Они вышли на крышу. Небо было безоблачным, синим. Морозный воздух — чистым, свежим.
— Вот морг и остался позади, — неуклюже пошутила Жюстин.
— А говорили, не разбираетесь в классиках.
— В каких классиках?
— Сол Камеда.
— Ах, это… — Жюстин подошла к краю крыши, позвала Хейнца.
— Что там?
— Отсюда сегодня я увидела вас.
— И что?
— Не знаю… — она смутилась. — Мне казалось… казалось, вы хотите увидеть это место… Для вашей книги… Помните?
— Для моей книги нужны люди, а не места. Место лишь декорация. Я не художник-пейзажист.

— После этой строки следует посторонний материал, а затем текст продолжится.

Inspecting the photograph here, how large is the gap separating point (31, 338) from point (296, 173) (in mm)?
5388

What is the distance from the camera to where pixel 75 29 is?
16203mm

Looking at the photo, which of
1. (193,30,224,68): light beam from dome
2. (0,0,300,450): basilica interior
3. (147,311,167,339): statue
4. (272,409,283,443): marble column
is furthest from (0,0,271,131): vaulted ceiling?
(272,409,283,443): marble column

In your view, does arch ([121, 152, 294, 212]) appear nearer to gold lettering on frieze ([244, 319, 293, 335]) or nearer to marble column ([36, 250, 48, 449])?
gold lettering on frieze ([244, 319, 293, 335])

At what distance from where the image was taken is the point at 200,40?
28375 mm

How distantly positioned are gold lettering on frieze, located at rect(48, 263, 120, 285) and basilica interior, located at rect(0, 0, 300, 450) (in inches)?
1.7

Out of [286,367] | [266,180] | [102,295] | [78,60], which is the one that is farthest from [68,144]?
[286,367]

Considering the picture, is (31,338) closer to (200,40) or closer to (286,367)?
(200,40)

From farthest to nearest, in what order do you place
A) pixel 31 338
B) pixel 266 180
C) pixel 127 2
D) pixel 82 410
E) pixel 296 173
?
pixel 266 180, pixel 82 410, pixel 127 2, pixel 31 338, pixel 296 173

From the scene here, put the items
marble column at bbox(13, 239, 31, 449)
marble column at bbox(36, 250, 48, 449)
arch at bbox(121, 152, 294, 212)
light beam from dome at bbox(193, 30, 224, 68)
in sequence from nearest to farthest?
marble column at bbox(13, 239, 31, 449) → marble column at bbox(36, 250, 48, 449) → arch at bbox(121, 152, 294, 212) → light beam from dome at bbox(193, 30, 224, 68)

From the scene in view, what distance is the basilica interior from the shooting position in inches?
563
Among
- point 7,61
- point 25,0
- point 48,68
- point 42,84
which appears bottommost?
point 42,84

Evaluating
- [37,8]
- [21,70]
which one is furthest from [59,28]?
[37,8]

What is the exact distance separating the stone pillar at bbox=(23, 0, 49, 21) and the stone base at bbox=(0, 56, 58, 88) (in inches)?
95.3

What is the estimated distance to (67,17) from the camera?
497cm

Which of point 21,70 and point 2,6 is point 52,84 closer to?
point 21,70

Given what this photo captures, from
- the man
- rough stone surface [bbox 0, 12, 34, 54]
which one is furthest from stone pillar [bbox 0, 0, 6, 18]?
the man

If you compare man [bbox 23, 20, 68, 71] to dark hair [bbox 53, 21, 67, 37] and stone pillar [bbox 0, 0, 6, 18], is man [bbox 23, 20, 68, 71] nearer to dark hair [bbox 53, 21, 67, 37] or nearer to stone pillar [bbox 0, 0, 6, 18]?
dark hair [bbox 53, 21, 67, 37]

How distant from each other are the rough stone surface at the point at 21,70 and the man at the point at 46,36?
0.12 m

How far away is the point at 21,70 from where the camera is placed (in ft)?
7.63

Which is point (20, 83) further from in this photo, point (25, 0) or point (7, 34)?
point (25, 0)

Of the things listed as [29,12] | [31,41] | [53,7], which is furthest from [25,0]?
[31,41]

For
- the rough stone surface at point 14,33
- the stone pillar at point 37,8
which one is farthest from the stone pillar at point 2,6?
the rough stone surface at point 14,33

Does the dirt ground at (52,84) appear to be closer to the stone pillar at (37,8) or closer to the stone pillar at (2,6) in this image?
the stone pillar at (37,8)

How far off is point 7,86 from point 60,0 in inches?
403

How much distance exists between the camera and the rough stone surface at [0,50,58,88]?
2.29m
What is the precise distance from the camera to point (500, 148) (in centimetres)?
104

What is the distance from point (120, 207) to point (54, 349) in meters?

И снова повисла неловкая пауза. Пауза, которая заставляла Жюстин чувствовать себя голой. Вот она стоит под этим синим зимним небом в чём мать родила, а Хейнц разглядывает её, изучает, словно она экспонат.
— Я вас смущаю? — спросил её Хейнц.
— Почему вы должны смущать меня? — она спешно тряхнула головой, поёжилась. — Здесь просто холодно.
— Хотите надеть мою куртку?
— Зачем? Мы ведь не собираемся стоять здесь долго. Верно?
— Я не знаю.
— Но…
— Расскажите мне о себе.
— Зачем?
— Просто интерес.
— Что может быть интересного в жизни инженера?
— Вы скажите.
— Я не знаю.
— Вам не нравится ваша жизнь?
— Нравится.
— Ну, вот видите. Уже что-то, — Хейнц улыбнулся, подошёл ближе. Жюстин попятилась, упёрлась спиной в перила. — О чём вы сейчас подумали?